Embora ninguém goste de partida,
eu espero a divertida hora de dizer
"vou embora!"

domingo, 27 de janeiro de 2013

Stoppage


Paro pra fazer poesia...
então, paro de fazer poesia.

(aquele verso me acelera)

Se não paro, não poemo;
se paro, deixo de poemar.

Não consigo respeitar as leis de trânsito!

Revival

Quanto mais alto estou,
menores os amores que me passaram.

Hoje acertaria todos os meus erros
e me encontraria por onde desencontrei.

Mas não sentiria daquele jeito...

Não amaria tanto!

quarta-feira, 23 de janeiro de 2013

Paraíba

Paraíba dorme na rua. Sua história toda a cidadezinha conhece: perdeu todos os documentos. Vez em quando aparece no fórum bêbado, mas o guarda o coloca pra fora.

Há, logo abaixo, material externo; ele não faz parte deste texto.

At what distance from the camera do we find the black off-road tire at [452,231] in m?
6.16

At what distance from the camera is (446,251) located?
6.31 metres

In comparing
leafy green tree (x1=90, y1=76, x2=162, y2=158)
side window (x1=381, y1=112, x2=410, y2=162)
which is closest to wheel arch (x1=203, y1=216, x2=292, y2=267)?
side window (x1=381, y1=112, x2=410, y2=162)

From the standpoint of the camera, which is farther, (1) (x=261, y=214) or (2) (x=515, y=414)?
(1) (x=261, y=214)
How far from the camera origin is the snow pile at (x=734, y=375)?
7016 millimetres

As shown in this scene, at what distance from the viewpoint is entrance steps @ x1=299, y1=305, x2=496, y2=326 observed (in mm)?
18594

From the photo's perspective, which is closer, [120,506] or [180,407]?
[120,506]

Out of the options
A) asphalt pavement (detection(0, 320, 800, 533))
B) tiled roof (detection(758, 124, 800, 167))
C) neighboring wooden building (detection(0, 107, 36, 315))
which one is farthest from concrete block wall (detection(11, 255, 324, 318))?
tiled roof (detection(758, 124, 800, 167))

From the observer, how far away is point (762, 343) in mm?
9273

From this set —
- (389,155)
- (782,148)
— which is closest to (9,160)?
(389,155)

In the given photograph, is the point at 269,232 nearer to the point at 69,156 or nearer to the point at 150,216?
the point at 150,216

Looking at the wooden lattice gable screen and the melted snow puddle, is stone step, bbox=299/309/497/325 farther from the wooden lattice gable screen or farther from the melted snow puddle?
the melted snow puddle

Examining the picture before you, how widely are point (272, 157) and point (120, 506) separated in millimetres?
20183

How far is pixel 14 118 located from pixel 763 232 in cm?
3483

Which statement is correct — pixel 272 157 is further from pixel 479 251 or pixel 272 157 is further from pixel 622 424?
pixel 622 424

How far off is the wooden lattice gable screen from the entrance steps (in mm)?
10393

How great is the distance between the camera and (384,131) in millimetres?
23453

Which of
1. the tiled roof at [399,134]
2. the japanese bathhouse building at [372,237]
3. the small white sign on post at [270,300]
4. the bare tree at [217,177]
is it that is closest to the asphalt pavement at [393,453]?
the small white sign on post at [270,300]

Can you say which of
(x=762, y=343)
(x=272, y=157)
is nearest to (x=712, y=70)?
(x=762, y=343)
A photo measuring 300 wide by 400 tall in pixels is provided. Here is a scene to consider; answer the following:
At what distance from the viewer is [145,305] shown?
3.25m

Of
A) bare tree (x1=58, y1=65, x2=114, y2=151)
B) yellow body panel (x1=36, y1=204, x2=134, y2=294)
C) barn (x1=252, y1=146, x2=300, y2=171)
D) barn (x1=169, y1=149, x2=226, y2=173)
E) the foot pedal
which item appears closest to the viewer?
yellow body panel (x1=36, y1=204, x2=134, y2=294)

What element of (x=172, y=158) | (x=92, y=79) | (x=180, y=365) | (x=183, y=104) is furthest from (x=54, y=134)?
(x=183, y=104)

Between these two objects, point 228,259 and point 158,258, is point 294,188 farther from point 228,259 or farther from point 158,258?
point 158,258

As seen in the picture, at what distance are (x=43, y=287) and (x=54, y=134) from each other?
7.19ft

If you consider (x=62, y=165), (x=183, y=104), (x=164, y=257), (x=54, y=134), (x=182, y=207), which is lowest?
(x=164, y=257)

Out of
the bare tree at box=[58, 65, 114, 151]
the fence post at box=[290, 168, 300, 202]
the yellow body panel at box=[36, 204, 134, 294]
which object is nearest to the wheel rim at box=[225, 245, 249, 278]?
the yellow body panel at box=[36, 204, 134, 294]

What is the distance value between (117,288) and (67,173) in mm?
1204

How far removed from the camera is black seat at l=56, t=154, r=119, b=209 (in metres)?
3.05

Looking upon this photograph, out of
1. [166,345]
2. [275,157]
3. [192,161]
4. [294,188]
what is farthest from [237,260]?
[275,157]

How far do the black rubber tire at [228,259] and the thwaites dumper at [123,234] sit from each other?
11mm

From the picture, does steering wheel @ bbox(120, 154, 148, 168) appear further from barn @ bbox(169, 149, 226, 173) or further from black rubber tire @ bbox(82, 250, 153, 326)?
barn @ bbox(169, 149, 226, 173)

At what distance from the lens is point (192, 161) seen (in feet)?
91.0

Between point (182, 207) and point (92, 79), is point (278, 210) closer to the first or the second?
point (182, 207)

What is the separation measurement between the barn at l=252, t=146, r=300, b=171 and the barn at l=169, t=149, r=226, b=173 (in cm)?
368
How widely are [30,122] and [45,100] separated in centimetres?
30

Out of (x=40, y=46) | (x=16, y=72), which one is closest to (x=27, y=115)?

Passa um tempo, volta aprumado, confiante que vai resolver. Então, sabe sua origem: cidade natal (no interior da Paraíba), nome de pai e mãe, data de aniversário. É atendido pelo Defensor Público, que oficia ao Cartório de Registro Civil, solicitando a segunda via. O Cartório responde que em todas as buscas realizadas, não encontrou o referido registro de Nascimento. Paraíba fica nervoso, mas logo à tardinha retoma sua rotina na praça. Sempre rodeado de vira-latas, e geralmente com uma garrafa de pitchulinha na mão, certa feita subiu num palco recém-montado pela Prefeitura e ficou cantando por horas, acompanhado por uma platéia de deboche bem interiorano. Às vezes trabalha; faz um bico na lavoura ou na lida com porcos. Paraíba, não consta do livro tombo, está "desdocumentado", não lê, não escreve. Mas carrega uma dignidade ínsita, que o preserva da mendicância. Justamente quando me venta essa sensação, ele me vê passar; interrompe a caminhada e me aponta: "amigo, gosto de você do fundo do meu coração!"

segunda-feira, 21 de janeiro de 2013

Expectativa de_vida

A vida é uma... Dívida.
Vou quitá-la aos setenta,
Entrar na compulsória
E ver as cataratas.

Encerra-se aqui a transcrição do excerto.